STATED TASK ->
In the stretch from the entry containing "Given the photo" through the end of the entries, swap "grass verge" for "grass shoulder" and give those lines again with everything else unchanged.

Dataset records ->
■ ■ ■ ■ ■

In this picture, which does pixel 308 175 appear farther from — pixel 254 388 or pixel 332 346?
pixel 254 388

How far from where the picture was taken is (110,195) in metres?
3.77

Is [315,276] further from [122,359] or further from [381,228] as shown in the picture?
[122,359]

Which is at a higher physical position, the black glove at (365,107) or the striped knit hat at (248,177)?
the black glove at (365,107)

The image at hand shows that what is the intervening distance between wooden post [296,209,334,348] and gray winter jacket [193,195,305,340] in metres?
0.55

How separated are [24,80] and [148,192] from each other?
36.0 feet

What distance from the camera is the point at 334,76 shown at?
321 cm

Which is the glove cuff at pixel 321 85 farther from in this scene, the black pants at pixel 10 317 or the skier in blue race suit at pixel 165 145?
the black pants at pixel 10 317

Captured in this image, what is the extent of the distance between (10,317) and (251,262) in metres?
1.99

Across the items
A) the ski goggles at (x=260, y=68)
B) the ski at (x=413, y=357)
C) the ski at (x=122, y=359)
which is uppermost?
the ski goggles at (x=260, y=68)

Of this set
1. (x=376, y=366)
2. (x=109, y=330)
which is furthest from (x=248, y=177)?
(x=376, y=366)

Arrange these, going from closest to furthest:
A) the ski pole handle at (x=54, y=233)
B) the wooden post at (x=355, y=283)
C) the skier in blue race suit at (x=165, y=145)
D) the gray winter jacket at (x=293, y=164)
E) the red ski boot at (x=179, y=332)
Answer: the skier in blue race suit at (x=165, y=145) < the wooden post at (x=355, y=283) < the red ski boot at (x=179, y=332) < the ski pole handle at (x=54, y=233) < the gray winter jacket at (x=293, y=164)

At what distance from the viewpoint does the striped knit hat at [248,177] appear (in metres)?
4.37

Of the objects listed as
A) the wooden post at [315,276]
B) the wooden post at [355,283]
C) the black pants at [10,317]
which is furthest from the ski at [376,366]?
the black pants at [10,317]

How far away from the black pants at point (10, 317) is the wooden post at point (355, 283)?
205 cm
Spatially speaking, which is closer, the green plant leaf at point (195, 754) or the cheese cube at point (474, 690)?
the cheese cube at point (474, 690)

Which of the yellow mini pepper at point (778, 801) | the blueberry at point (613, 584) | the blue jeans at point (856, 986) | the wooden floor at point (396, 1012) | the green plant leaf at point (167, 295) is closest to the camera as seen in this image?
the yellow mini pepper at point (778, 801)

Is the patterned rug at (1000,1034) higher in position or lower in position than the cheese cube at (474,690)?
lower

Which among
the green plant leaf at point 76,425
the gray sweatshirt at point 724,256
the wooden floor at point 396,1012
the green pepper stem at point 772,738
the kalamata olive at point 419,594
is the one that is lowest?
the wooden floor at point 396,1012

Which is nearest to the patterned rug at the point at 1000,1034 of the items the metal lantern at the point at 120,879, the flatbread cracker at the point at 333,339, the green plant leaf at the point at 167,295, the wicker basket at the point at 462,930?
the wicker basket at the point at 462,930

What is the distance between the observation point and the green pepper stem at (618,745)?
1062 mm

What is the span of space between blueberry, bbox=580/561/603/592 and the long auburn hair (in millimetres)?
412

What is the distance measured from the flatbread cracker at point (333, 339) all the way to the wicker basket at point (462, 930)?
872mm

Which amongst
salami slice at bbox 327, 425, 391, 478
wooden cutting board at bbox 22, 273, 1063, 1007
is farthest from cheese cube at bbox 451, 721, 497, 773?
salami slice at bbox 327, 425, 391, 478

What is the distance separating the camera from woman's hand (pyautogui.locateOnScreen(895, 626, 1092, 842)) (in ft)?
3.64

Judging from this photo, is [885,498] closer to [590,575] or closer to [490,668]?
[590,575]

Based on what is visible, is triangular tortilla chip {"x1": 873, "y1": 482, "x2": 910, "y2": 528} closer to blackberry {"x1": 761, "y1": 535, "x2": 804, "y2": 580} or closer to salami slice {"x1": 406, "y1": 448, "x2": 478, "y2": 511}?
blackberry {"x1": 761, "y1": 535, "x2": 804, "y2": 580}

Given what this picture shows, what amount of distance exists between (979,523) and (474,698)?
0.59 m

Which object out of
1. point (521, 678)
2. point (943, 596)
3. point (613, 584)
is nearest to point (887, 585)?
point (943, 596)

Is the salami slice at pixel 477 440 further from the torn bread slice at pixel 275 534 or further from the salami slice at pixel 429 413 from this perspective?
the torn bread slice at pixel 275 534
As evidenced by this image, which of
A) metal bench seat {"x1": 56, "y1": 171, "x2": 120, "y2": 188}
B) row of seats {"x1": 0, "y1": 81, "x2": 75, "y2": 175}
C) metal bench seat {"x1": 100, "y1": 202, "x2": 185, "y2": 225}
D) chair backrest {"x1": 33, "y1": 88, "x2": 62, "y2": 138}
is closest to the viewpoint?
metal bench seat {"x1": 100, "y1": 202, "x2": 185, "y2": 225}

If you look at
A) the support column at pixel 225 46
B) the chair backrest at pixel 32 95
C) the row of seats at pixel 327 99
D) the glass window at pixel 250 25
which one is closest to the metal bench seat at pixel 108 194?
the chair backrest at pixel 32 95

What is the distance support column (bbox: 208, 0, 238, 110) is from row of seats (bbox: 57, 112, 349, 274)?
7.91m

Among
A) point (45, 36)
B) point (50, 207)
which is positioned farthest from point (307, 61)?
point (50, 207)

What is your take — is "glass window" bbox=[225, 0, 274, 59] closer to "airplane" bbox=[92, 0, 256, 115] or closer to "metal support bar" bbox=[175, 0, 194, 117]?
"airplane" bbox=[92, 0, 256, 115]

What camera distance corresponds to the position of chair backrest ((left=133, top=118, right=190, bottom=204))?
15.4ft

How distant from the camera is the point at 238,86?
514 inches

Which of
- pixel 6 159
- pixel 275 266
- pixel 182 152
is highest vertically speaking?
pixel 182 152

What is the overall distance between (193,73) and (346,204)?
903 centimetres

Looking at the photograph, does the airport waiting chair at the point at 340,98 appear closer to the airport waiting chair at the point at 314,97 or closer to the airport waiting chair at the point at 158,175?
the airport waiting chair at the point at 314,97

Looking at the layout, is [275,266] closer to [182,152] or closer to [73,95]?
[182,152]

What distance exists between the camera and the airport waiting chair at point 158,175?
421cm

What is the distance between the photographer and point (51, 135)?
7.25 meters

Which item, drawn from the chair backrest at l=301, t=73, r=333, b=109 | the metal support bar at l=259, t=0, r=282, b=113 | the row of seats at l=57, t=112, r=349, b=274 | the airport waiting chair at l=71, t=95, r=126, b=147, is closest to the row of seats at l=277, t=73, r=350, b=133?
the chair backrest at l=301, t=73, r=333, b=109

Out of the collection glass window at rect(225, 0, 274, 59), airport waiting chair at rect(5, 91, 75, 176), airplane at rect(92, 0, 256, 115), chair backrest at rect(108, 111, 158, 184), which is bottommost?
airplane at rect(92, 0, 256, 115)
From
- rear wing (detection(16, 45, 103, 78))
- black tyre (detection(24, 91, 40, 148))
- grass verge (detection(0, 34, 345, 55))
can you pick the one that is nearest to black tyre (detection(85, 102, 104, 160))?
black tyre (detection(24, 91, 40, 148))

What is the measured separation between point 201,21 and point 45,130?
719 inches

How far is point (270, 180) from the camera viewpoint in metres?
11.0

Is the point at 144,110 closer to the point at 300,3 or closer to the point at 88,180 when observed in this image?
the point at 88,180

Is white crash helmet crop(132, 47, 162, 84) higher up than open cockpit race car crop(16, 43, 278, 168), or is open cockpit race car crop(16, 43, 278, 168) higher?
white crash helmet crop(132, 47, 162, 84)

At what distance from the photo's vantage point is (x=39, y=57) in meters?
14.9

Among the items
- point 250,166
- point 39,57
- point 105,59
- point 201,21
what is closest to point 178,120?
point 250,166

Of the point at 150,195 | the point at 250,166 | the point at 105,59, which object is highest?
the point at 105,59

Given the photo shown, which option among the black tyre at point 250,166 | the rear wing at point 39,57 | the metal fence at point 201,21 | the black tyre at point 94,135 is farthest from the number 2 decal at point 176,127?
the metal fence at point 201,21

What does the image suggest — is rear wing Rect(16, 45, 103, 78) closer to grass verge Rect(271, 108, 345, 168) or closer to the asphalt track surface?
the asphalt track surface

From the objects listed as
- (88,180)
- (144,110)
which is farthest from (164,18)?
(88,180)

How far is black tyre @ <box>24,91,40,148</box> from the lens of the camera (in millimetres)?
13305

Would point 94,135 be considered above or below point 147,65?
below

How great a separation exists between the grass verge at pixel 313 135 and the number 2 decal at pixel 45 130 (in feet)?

■ ■ ■ ■ ■

RESULT FOR THIS TASK ->
Given the photo shown, which option among the black tyre at point 250,166 | the rear wing at point 39,57 | the metal fence at point 201,21 | the black tyre at point 94,135 is farthest from the number 2 decal at point 176,127?
the metal fence at point 201,21

What does the image suggest — is rear wing Rect(16, 45, 103, 78) closer to grass shoulder Rect(271, 108, 345, 168) or closer to the asphalt track surface?
the asphalt track surface

From the objects listed as
- (88,180)
- (144,110)
which is farthest from (164,18)?
(88,180)

How far is black tyre @ <box>24,91,40,148</box> from the lens of the camera (in millimetres)?
13305

Would point 94,135 be considered above or below point 147,65?
below

How great a separation exists between the grass shoulder at pixel 313 135 and the number 2 decal at pixel 45 130 (in feet)?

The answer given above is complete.